Thanks everyone.  I made lip balm in the cheesecake oil but its pretty soft.


----------



## ewenique (Dec 21, 2010)

That turned out so pretty!


----------



## Zhuliya (Dec 27, 2010)

This is really cute!! Congrats!


----------



## agriffin (Dec 27, 2010)

That turned out nice!  The different textures make it really intersting to look at.


----------



## Bean13 (Jan 13, 2011)

Ok a day short of four weeks and here are the results.

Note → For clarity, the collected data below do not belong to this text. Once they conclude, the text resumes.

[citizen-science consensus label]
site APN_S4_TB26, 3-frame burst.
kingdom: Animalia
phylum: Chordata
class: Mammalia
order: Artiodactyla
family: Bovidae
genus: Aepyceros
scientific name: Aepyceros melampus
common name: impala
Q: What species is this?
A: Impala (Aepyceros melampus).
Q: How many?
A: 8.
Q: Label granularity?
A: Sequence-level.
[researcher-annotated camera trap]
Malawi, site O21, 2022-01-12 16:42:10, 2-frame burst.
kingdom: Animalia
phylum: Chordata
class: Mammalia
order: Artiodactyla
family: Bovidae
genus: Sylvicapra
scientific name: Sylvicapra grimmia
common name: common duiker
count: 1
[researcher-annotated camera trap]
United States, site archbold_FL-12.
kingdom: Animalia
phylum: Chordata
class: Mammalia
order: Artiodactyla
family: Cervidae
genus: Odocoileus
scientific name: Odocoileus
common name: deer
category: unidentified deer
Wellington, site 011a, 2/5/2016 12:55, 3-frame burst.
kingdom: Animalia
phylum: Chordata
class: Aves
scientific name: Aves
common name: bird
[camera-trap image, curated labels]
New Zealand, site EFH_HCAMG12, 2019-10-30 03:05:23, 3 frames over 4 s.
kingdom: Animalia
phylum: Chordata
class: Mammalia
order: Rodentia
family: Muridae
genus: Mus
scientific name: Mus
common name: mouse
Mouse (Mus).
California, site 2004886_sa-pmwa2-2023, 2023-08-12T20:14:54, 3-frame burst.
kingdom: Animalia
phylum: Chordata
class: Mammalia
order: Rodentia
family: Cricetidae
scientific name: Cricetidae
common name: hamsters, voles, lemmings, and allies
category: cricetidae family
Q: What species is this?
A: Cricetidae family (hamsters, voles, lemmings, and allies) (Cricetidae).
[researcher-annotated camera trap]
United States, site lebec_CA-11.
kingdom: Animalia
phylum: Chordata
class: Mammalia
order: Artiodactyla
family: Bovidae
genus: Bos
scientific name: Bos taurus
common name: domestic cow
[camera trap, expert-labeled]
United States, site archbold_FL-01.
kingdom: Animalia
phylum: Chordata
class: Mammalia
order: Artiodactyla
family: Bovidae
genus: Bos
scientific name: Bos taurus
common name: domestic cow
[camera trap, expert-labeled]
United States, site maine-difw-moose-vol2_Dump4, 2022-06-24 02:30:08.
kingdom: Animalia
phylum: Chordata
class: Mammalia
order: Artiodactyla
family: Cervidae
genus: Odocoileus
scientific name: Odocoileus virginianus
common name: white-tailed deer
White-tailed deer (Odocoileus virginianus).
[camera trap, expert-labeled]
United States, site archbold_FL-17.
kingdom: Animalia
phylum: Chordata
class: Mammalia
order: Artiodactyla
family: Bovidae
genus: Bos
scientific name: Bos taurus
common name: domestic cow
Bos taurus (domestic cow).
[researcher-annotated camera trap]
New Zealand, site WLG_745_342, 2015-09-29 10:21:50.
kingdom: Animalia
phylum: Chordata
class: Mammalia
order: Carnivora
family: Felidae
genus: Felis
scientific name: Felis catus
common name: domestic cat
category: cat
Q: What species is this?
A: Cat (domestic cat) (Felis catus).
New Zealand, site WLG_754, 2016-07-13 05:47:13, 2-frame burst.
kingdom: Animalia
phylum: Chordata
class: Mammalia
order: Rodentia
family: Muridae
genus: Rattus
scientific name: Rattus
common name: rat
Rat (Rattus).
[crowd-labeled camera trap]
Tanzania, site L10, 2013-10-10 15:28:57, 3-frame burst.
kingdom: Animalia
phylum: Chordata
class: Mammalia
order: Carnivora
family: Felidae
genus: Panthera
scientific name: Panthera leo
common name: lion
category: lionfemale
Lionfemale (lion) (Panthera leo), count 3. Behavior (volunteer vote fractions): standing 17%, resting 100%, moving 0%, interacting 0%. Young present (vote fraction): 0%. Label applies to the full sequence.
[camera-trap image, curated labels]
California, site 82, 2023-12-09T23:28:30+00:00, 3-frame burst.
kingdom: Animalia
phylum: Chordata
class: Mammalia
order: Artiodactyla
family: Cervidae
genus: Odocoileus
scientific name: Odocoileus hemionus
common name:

The soap still has a very sweet and creamy scent to it.  It's barely faded but the vanilla has made what I wanted to be red for strawberry turn brown.  Right from the beginning.  So Flavour Oil hold a scent very very well but will change your other colours even if you did not put that scent in with that layer if it has Vanilla.

Does that make sence?


----------



## SummerlandSoaps (Jan 13, 2011)

The pink spikey tom and the speckled oval on the tom remind of a slice of dragon fruit! very cute!!


----------



## LadyM (Jan 14, 2011)

Wow this is so pretty!!


----------



## Dragonkaz (Jan 15, 2011)

I like the look of your soap ... plus I thought of dragon fruit when I saw it ... and I love anything to do with Dragons.


----------



## Bubbles Galore (Jan 15, 2011)

Wish I could smell it.  :wink:


----------